We were roused early this morning for US Customs in Miami…..no luggage, no forms, no questions. Just eyeball to eyeball with a biometric camera which US Customs matches with data stored on a chip inside our passports. Quick, easy, and all electronic. Does anyone else remember the long long lines of the past? Or the surly overworked staff? I remember trying to choose the line where the customs agent looked nicest.
The only challenge to the friendly efficiency was that EVERY passenger on the ship had to complete the process before any of us could go back to the ship. It takes a while for two agents to photograph 680 faces, so most of us shuttled into Miami’s Bayside Waterfront Park, a made-for tourist outdoor shopping/restaurant mall and lined with kiosks selling various Miami tours.
We opted for the first aggressive vendor, as the temperature and humidity were rising quickly. Very quickly we found ourselves with a couple hundred others on a bay cruise offering a tiny bit of history and water views of celebrity homes on Fisher Island.
We now know where JLo used to live with Alexander Rodriguez and where Jackie Chan now lives.
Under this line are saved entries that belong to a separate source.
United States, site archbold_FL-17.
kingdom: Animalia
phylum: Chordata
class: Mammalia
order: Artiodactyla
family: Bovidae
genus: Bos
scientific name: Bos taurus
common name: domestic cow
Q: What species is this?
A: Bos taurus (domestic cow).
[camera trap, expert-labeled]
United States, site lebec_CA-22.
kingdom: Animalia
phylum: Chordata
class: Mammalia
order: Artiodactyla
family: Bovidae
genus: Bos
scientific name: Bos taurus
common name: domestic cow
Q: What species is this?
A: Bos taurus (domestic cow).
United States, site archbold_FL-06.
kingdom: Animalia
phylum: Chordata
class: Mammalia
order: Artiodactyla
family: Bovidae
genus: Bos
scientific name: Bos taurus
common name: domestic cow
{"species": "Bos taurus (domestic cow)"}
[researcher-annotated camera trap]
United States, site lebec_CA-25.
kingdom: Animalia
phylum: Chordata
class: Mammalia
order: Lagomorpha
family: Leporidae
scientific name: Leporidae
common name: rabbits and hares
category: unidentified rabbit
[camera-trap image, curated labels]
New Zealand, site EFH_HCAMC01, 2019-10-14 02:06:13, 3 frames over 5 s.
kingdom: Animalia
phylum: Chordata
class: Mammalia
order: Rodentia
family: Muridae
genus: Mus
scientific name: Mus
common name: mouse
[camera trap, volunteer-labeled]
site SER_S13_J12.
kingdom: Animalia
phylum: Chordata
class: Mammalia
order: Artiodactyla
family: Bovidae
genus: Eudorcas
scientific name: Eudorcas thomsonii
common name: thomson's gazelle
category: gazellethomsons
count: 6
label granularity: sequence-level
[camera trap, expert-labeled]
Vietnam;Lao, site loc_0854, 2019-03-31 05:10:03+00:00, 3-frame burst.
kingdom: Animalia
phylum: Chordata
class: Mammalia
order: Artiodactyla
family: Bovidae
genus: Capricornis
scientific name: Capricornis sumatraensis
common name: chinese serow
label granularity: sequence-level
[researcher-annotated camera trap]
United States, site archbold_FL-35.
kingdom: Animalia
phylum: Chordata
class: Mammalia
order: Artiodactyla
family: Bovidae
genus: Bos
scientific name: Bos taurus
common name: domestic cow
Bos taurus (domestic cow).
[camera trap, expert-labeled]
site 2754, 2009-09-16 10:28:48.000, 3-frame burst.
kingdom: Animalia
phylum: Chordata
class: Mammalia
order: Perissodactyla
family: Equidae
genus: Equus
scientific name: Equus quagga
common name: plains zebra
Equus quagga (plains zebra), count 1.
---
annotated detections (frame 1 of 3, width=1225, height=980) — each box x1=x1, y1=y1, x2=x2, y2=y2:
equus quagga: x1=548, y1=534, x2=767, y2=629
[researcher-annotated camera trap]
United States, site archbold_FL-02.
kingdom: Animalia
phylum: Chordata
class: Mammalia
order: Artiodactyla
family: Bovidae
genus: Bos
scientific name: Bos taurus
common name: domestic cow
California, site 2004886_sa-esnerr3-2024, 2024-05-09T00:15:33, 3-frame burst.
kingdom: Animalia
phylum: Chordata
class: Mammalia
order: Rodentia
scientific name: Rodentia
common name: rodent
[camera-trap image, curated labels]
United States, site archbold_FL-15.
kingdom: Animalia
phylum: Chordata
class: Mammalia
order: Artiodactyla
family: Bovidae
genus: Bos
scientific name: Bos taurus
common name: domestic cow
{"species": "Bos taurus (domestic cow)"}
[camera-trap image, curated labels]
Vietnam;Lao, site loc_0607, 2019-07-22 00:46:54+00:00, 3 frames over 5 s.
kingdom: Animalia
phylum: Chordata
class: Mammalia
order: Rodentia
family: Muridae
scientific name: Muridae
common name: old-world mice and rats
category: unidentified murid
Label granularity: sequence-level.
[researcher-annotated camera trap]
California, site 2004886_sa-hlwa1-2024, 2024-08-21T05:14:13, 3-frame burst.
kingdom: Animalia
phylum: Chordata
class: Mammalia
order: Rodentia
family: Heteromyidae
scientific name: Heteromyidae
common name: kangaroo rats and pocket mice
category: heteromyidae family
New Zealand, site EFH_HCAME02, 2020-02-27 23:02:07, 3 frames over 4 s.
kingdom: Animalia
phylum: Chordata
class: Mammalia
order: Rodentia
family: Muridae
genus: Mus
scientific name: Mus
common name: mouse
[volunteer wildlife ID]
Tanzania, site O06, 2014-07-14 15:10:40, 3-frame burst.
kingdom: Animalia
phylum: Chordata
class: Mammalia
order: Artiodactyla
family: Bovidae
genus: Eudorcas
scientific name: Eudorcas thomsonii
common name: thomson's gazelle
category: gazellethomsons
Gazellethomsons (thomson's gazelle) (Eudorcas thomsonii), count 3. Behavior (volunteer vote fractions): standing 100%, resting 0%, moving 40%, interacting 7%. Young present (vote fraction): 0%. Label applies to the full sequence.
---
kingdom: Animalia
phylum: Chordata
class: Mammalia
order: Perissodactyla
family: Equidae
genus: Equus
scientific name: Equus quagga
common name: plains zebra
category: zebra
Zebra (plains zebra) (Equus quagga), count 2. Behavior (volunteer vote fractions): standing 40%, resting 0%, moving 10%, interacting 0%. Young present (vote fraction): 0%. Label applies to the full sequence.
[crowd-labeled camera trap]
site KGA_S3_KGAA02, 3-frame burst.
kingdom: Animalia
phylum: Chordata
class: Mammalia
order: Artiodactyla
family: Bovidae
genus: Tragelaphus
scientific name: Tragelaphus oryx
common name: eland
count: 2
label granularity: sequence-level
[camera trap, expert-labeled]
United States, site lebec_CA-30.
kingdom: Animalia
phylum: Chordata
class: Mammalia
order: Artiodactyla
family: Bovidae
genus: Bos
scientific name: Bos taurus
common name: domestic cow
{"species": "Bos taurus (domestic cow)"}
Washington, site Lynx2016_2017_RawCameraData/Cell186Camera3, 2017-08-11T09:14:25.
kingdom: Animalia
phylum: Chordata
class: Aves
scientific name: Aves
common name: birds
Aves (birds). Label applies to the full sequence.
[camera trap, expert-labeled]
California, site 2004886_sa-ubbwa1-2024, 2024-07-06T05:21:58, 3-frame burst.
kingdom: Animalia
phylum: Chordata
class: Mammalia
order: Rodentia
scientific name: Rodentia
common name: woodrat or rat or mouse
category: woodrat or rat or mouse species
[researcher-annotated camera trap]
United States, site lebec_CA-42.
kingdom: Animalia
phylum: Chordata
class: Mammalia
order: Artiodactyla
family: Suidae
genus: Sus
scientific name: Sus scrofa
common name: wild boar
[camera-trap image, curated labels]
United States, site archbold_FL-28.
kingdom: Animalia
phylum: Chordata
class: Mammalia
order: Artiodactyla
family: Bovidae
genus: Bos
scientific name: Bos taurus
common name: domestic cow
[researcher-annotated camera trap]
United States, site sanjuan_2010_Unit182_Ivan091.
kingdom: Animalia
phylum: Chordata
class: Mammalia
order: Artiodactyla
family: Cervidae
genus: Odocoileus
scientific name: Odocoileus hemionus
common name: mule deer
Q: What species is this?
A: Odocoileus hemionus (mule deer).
Pretty sure I didn’t care.
Those couple hundred others on the tour were America’s multi-ethnic cross section, complete with loads of little KIDS. We had just spent almost three weeks in a majority white elder population…and the kids and the diversity were a jarring reminder of how in the bubble we had been.
Many decades ago, I led high schoolers on field trips to Chicago’s Field Museum. My high schoolers were no problem, but we were surrounded and obstructed by hundreds of loud Brownies and Cub Scouts. I typically left the museum with images of stamping out Scouts. Those memories returned.
Thus ended our visit to Miami and our welcome home to the US. Hot, diverse, kids running amok, tailored for tourists, with efficient and maybe understaffed bureaucracy.
The best part is that our phones worked while we were in harbor. Talking to our daughter in air conditioned comfort with a view of Miami just beyond felt like the best of all worlds. It is good to be almost home.